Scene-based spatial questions
··········
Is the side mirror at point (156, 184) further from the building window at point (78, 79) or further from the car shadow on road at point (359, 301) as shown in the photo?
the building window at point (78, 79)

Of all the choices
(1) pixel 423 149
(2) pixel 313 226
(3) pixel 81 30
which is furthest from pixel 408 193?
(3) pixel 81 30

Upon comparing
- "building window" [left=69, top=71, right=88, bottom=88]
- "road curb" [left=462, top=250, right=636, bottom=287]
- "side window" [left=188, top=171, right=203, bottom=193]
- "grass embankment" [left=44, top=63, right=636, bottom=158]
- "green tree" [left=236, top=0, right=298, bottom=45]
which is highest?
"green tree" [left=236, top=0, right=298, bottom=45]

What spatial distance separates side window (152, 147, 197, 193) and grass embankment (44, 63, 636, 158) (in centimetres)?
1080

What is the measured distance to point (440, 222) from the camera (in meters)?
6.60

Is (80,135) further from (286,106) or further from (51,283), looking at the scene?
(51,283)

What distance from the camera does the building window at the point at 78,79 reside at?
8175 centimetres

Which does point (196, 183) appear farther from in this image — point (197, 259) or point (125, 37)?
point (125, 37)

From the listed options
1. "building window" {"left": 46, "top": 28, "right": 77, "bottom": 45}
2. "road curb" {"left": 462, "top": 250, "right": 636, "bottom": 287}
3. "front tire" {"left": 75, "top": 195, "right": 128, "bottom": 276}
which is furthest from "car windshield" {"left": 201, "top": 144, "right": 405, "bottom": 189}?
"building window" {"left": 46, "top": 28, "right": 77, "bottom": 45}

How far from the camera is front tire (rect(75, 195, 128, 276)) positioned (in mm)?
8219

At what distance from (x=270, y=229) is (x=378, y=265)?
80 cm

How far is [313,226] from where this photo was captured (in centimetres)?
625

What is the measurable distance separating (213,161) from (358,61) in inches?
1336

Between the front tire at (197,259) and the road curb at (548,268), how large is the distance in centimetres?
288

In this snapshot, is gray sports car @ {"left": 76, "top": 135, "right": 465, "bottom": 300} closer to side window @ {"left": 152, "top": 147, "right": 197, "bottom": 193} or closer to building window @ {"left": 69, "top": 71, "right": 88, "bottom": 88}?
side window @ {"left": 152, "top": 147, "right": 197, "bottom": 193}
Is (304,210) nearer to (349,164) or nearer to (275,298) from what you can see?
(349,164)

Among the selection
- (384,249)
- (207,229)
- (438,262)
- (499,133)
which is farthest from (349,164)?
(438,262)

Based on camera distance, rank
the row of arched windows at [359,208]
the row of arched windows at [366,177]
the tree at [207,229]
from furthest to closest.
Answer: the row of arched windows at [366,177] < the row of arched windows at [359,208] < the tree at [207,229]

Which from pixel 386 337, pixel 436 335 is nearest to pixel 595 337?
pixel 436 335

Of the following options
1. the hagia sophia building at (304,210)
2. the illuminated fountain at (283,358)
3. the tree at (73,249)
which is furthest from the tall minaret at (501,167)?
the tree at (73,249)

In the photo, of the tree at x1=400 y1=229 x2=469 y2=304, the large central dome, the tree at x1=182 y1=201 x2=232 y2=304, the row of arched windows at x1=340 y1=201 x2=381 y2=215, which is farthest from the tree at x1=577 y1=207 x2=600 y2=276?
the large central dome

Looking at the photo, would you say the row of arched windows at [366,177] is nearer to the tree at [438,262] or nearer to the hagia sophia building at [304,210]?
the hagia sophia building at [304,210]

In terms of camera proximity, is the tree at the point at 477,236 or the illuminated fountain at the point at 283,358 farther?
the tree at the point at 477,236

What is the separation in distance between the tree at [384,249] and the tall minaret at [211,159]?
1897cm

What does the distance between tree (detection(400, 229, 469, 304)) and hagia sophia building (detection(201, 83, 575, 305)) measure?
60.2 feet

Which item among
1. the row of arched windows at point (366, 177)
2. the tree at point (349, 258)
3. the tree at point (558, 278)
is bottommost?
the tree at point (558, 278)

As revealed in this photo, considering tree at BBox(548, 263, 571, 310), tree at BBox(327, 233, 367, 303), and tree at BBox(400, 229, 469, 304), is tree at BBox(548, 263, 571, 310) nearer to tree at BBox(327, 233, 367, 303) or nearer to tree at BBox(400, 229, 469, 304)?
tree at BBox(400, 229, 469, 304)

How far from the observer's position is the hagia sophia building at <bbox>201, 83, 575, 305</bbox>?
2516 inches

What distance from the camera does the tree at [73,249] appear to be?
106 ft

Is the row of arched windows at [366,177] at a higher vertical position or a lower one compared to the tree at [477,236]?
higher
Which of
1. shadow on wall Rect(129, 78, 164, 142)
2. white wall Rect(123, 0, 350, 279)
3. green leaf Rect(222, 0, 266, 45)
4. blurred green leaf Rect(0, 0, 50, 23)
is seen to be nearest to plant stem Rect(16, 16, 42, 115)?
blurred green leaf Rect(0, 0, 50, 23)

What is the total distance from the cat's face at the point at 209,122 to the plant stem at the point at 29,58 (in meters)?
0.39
··········
- _AIM_: Quote the listing in full, please, keeping every line exact.

- _EXERCISE OUTPUT_:
Is the side mirror at point (156, 184) further from the building window at point (78, 79) or further from the car shadow on road at point (359, 301) as shown in the photo?
the building window at point (78, 79)

Of all the choices
(1) pixel 423 149
(2) pixel 313 226
(3) pixel 81 30
which is furthest from pixel 408 193?
(3) pixel 81 30

Upon comparing
- "building window" [left=69, top=71, right=88, bottom=88]
- "road curb" [left=462, top=250, right=636, bottom=287]
- "side window" [left=188, top=171, right=203, bottom=193]
- "grass embankment" [left=44, top=63, right=636, bottom=158]
- "green tree" [left=236, top=0, right=298, bottom=45]
which is highest?
"green tree" [left=236, top=0, right=298, bottom=45]

What spatial distance separates side window (152, 147, 197, 193) and grass embankment (44, 63, 636, 158) (in centimetres)?
1080

What is the measured distance to point (440, 222) from the camera (in meters)?
6.60

Is (80,135) further from (286,106) or further from (51,283), looking at the scene?
(51,283)

What distance from the camera does the building window at the point at 78,79 reside at?
8175 centimetres

Which does point (196, 183) appear farther from in this image — point (197, 259) or point (125, 37)?
point (125, 37)

From the listed options
1. "building window" {"left": 46, "top": 28, "right": 77, "bottom": 45}
2. "road curb" {"left": 462, "top": 250, "right": 636, "bottom": 287}
3. "front tire" {"left": 75, "top": 195, "right": 128, "bottom": 276}
which is furthest from "car windshield" {"left": 201, "top": 144, "right": 405, "bottom": 189}?
"building window" {"left": 46, "top": 28, "right": 77, "bottom": 45}

How far from the camera is front tire (rect(75, 195, 128, 276)) positioned (in mm)?
8219

At what distance from (x=270, y=229) is (x=378, y=265)?
80 cm

How far is [313,226] from where this photo was captured (in centimetres)?
625

What is the measurable distance separating (213,161) from (358,61) in inches?
1336

Between the front tire at (197,259) and the road curb at (548,268), how large is the distance in centimetres?
288

In this snapshot, is gray sports car @ {"left": 76, "top": 135, "right": 465, "bottom": 300} closer to side window @ {"left": 152, "top": 147, "right": 197, "bottom": 193} or closer to building window @ {"left": 69, "top": 71, "right": 88, "bottom": 88}?
side window @ {"left": 152, "top": 147, "right": 197, "bottom": 193}
Is (304,210) nearer to (349,164) or nearer to (275,298) from what you can see?
(349,164)

Among the selection
- (384,249)
- (207,229)
- (438,262)
- (499,133)
which is farthest from (349,164)?
(438,262)

Based on camera distance, rank
the row of arched windows at [359,208]
the row of arched windows at [366,177]
the tree at [207,229]
from furthest to closest.
Answer: the row of arched windows at [366,177] < the row of arched windows at [359,208] < the tree at [207,229]

Which from pixel 386 337, pixel 436 335 is nearest to pixel 595 337?
pixel 436 335

Of the following options
1. the hagia sophia building at (304,210)
2. the illuminated fountain at (283,358)
3. the tree at (73,249)
which is furthest from the tall minaret at (501,167)?
the tree at (73,249)

In the photo, of the tree at x1=400 y1=229 x2=469 y2=304, the large central dome, the tree at x1=182 y1=201 x2=232 y2=304, the row of arched windows at x1=340 y1=201 x2=381 y2=215, which is farthest from the tree at x1=577 y1=207 x2=600 y2=276?
the large central dome

Looking at the photo, would you say the row of arched windows at [366,177] is nearer to the tree at [438,262] or nearer to the hagia sophia building at [304,210]?
the hagia sophia building at [304,210]

In terms of camera proximity, is the tree at the point at 477,236 or the illuminated fountain at the point at 283,358 farther?
the tree at the point at 477,236

What is the separation in distance between the tree at [384,249] and the tall minaret at [211,159]?
1897cm

What does the distance between tree (detection(400, 229, 469, 304)) and hagia sophia building (detection(201, 83, 575, 305)) measure?
60.2 feet

Which item among
1. the row of arched windows at point (366, 177)
2. the tree at point (349, 258)
3. the tree at point (558, 278)
is bottommost?
the tree at point (558, 278)

As revealed in this photo, considering tree at BBox(548, 263, 571, 310), tree at BBox(327, 233, 367, 303), and tree at BBox(400, 229, 469, 304), is tree at BBox(548, 263, 571, 310) nearer to tree at BBox(327, 233, 367, 303) or nearer to tree at BBox(400, 229, 469, 304)?
tree at BBox(400, 229, 469, 304)

How far from the observer's position is the hagia sophia building at <bbox>201, 83, 575, 305</bbox>?
2516 inches

What distance from the camera does the tree at [73,249] appear to be?
106 ft

Is the row of arched windows at [366,177] at a higher vertical position or a lower one compared to the tree at [477,236]?
higher
Which of
1. shadow on wall Rect(129, 78, 164, 142)
2. white wall Rect(123, 0, 350, 279)
3. green leaf Rect(222, 0, 266, 45)
4. blurred green leaf Rect(0, 0, 50, 23)
is seen to be nearest to plant stem Rect(16, 16, 42, 115)?
blurred green leaf Rect(0, 0, 50, 23)

What is the total distance from the cat's face at the point at 209,122 to the plant stem at the point at 29,58 (in meters)?
0.39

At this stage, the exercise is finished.